The trick involved picking up two of the cards, one in each hand, and laying them down on the table together. As I read the patter and performed the trick, I laid down pairs of the cards on the two stacks until there was only one card left. Then the instructions told me to make a big deal of showing which of the two stacks I put this last card on. Then, I was to tell the audience (I was telling myself) that this last card made the stack I'd put it on have an odd number of cards but my magic was going to move the extra card from that pile to the other pile. I touched the stack with the extra card as I said the magic incantation, amazingly, I remember to this day: "Music, music everywhere. Extra card move from here to there!" as I dramatically pointed to the other stack.

Then the instructions said to count the cards in the stack I'd just pointed to and, sure enough, it was an odd number of cards! I'd done it. I had actually made real magic. I remember being exhilarated and then scared. Such power! Moving cards now but perhaps moving cars later? What would I do with this ability? Was it the magic incantation that did the work or were the cards themselves magic? Or did I just have a gift? What would become of me? I started to pray and to tell God that I would use this new ability only for good things. Could I keep my promise? From all the fairy stories I'd read and Twilight Zone episodes I'd seen, I knew I was in dangerous area. Great power could corrupt people. I tried the trick a couple more times to prove to myself that it wasn't a fluke. After the third time, it hit me. It probably occurred to you a while ago but I was probably about 9 years old and it took me a while.

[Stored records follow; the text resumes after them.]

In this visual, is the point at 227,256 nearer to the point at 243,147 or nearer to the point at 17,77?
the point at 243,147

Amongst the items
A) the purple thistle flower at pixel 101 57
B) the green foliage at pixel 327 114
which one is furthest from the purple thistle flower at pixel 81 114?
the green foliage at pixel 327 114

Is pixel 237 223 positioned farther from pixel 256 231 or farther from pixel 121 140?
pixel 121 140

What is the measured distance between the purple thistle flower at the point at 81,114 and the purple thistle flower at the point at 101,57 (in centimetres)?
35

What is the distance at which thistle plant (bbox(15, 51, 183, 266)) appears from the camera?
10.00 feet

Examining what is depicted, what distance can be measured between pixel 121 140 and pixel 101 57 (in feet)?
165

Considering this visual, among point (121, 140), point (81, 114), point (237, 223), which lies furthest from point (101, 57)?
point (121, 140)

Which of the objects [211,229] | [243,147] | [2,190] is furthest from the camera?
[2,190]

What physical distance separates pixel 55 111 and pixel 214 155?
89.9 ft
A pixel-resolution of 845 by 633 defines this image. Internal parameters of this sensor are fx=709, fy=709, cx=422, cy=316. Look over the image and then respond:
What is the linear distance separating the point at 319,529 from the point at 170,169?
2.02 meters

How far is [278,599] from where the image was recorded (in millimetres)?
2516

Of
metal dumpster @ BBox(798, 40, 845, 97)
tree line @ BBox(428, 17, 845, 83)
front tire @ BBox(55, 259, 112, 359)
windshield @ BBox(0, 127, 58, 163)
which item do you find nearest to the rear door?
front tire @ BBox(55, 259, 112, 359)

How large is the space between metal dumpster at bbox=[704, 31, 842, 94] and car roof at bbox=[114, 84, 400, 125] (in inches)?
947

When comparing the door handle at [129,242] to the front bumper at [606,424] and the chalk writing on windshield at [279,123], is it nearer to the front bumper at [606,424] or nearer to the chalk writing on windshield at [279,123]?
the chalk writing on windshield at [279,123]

The patter had done what it was supposed to do. It even distracted me. I was fooled into thinking the two stacks of cards had an even number of cards (before I put on the final card) because I'd put down two cards at a time. In reality, there were probably ten cards total so there were five cards in each pile. So, they both had an odd number of cards before I added the extra card and when I added the extra card to one stack, I made that stack have an even number of cards - six cards. The stack I pointed to started out with five cards and it still had five cards. I remember feeling foolish but I saw how a good magician could fool his audience into thinking that magic had happened. If he was able to convince them and distract them.

2 comments:

◇Firε☆ said...

You never told me that(or I don't remember). Both ways it is the same(to me it is. WHY DO I KEEP TALKING TO MYSELF...!). Oh! Racing/Battle/Drawing time, BYE!

◇Firε☆

JED said...

Sorry, I just remembered it myself. This way you got to read the whole story without the cats interrupting us.